Beberapa menit setelah itu, Penulis yang mereka nantikan datang menduduki meja di depan sana. Sedikit sambutan, dan juga penjabaran tentang buku yang sedang dirilis disertai dengan sorak sorai para remaja yang datang. Lalu acara tanda tangan dimulai.
"Kak, bentar lagi giliran kita." Senja mendongak ke belakang, menatap Shandy yang berdiri di belakangnya. Tubuh cowok itu sedikit lebih tinggi dari dirinya. Tanpa disadari oleh Senja jarak mereka sangat dekat untuk saling pandang seperti itu. Lalu Senja mengerjapkan mata dan segera mengalihkan pandang.

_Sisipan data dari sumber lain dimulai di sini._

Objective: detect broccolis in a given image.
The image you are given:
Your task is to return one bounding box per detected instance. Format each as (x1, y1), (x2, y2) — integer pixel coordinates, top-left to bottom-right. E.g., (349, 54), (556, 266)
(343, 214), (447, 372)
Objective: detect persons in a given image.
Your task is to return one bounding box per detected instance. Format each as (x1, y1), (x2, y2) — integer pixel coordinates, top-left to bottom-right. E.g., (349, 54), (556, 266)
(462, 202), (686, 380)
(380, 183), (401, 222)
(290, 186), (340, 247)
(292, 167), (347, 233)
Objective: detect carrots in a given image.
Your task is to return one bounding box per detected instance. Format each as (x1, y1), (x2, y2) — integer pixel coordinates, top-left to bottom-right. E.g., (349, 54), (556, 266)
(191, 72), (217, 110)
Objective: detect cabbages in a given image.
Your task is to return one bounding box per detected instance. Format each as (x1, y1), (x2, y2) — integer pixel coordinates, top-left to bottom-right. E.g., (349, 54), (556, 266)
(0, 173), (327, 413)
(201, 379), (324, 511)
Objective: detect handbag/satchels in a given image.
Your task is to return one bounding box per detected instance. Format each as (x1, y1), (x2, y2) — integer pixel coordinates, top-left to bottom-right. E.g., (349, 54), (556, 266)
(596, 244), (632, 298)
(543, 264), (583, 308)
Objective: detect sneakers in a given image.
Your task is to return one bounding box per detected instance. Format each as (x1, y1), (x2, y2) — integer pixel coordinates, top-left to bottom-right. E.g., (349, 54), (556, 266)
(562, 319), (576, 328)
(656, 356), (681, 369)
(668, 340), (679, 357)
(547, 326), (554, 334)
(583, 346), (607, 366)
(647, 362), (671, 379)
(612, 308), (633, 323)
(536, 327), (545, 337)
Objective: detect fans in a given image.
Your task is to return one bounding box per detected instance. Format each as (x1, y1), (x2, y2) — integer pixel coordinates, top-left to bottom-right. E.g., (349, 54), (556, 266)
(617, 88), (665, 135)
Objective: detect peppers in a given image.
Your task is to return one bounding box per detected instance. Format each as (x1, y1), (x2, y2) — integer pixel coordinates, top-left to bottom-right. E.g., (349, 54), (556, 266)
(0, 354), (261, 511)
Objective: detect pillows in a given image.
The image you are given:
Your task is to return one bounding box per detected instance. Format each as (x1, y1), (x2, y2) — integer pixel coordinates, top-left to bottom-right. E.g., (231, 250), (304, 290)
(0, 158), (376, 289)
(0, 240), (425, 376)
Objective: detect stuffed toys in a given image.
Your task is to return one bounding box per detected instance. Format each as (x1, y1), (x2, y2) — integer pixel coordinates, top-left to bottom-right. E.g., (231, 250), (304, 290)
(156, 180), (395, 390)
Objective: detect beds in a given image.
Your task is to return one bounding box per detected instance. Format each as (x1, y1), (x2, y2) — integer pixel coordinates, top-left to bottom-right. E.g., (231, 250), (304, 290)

Shandy tersenyum manis menatap Senja yang salah tingkah padahal dia belum menjawabnya. Matanya berbinar, wajahnya memerah saat mengalihkan pandang tadi. Membuat Shandy semakin gemas padanya. "Iya Nja. Bentar lagi kita dapat tanda tangan," bisiknya pada Senja yang sekarang sudah kembali membalikkan badan dan menghadap ke depan.
Bulu kuduk Senja berdiri ketika mendengar bisikan, dan merasakan nafas Shandy di tengkuknya. Entahlah, ini karena Senja tidak pernah jalan bareng cowok, atau memang Shandy selalu memperlakukan cewek seperti itu? Senja tidak mengerti, yang jelas dia hanya ingin segera menjauhkan perasaan aneh itu. Senja mengelus tengkuknya. Kemudian tersenyum singkat pada Shandy.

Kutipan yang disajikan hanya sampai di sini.